Work to complete
1 > In the tax ruling summary below, which High Court case did the CIT(A) follow as a binding precedent?
2 > Say whether each statement agrees with the tax ruling summary below, and quote the words that decide it. (a) The AO treated the payments to foreign satellite companies as Royalty. (b) The CIT(A) held that the taxpayer had to deduct tax at source on the payments. (c) The Tribunal overturned the order of the CIT(A).
-------- Text block --------
At the time of payment, the taxpayer approached the Assessing Officer (AO) to determine whether such service fee is taxable in India or not. The AO adopted a view that the payment made by the taxpayer to foreign satellite companies for utilizing its transponder facility to showcase its channel in India would be taxable in India on the footing that payment of such fees constitutes ‘Royalty’ as defined in Section 9(1)(vi) of the Act for being the use of ‘process’ (i.e., transponder) and directed taxpayer to withhold tax on such payments.

On appeal by the taxpayer, the CIT(A) held that the taxpayer was not liable to deduct tax at source on the payments made as it did not qualify as Royalty. Aggrieved by the order, the Revenue has raised the aforesaid grounds before the Tribunal.


The Tribunal made a distinction between transfer of rights in respect of property and transfer of rights in the property. It followed suit of earlier judicial precedents, which have held that no amendment to the Act, whether retrospective or prospective can be read in a manner so as to the extent in operation to the terms of an international treaty. The Tribunal upheld the order of CIT(A), citing that CIT(A) has followed binding precedents of jurisdictional High Court (HC) in the case of New Sports Broadcast Pvt Ltd, wherein it is held that transponder charges are not in the nature of Royalty income in the hands of recipients despite the amendment to Section 9(1) (vi) of the Act.
-------- Record extracts --------
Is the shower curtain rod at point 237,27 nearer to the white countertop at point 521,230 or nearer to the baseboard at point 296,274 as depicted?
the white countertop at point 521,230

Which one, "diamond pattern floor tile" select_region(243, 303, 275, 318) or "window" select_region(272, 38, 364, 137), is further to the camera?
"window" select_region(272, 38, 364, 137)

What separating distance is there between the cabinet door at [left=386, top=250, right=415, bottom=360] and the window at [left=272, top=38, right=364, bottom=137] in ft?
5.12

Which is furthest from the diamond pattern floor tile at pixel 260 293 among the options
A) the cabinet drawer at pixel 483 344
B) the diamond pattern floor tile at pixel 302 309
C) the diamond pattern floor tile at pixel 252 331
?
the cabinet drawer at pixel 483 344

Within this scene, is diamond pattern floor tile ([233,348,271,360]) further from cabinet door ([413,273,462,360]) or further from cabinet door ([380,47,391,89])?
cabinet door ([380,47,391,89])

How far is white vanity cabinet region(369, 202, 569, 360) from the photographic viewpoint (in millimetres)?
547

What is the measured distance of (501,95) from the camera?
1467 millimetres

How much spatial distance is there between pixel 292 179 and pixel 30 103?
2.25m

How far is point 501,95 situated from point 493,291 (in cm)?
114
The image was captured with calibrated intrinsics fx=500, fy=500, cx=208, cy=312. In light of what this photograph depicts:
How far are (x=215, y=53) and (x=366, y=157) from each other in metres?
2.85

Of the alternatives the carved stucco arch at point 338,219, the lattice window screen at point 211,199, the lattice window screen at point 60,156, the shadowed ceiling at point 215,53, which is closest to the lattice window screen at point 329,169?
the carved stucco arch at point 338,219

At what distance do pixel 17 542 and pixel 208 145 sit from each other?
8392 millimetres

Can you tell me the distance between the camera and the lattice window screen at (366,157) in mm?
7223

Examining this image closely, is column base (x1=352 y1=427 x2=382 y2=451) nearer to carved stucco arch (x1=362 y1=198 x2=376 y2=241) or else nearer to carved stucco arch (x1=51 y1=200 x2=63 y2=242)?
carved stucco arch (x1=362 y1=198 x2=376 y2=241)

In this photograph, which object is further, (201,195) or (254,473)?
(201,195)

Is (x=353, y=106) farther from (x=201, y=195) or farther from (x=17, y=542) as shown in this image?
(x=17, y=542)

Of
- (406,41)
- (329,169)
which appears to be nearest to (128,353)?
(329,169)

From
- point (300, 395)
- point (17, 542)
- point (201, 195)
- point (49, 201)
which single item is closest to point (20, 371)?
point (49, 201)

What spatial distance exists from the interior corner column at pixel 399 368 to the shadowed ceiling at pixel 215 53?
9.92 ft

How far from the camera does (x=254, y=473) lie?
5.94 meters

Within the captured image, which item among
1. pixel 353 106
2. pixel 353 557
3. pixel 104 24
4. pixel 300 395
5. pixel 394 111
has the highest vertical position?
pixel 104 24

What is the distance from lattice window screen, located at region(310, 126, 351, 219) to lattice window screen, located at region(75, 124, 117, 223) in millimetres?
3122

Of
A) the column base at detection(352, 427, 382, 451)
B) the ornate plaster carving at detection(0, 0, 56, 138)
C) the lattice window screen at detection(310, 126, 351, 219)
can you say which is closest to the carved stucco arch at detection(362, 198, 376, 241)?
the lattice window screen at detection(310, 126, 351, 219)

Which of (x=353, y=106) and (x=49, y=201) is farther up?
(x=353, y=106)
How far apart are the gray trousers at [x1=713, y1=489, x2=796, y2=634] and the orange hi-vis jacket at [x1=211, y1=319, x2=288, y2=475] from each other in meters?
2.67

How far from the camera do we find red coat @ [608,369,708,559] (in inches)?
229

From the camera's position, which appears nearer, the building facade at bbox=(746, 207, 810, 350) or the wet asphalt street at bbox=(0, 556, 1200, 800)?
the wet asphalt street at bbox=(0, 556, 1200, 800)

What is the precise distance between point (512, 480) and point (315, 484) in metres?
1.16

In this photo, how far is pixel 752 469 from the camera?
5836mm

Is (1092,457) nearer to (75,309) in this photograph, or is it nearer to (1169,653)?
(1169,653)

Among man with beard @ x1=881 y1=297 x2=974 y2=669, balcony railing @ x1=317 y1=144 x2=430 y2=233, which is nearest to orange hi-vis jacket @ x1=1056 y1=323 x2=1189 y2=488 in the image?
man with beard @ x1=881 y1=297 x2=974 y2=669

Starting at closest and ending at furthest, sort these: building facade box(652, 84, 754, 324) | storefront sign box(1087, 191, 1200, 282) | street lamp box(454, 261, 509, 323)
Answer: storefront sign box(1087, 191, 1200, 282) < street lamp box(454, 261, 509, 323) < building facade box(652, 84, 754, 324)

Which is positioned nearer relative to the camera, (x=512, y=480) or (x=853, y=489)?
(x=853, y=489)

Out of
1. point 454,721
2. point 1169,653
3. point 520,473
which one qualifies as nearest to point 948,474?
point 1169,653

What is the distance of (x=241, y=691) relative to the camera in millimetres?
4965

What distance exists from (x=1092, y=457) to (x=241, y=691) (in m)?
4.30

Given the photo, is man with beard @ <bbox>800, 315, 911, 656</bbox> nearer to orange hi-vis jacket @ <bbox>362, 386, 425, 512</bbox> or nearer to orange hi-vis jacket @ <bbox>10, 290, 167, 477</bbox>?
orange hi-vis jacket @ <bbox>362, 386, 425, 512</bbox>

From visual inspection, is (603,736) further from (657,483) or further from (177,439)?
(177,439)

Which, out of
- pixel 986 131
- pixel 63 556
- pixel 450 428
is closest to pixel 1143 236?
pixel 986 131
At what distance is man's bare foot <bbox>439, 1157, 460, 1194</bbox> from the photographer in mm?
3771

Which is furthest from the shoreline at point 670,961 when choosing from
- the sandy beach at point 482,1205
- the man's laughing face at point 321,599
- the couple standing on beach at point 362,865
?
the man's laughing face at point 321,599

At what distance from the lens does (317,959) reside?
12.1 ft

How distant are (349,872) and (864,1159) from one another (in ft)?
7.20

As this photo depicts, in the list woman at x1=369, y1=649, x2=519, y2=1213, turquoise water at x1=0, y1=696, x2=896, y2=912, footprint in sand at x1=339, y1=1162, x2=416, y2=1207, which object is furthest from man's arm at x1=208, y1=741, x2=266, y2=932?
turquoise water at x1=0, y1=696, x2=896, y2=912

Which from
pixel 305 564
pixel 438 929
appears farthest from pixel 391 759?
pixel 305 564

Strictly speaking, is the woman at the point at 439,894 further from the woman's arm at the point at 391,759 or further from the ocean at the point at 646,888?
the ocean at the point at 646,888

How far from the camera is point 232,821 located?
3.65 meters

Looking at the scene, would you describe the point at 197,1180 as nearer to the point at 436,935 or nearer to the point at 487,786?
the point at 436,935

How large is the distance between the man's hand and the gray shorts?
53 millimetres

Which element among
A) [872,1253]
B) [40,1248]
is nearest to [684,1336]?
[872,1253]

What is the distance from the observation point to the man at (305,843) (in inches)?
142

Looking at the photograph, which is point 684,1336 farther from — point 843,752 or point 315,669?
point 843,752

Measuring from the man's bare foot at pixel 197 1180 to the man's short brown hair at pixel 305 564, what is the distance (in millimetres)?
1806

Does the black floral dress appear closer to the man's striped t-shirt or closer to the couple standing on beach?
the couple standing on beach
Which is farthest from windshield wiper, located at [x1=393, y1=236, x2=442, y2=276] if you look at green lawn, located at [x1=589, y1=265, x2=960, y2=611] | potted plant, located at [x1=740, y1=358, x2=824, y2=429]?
--------
Responses by task
1 > New Sports Broadcast Pvt Ltd

2 >
(a) Yes: "payment of such fees constitutes ‘Royalty’ as defined in Section 9(1)(vi) of the Act"
(b) No: "the taxpayer was not liable to deduct tax at source on the payments made"
(c) No: "The Tribunal upheld the order of CIT(A)"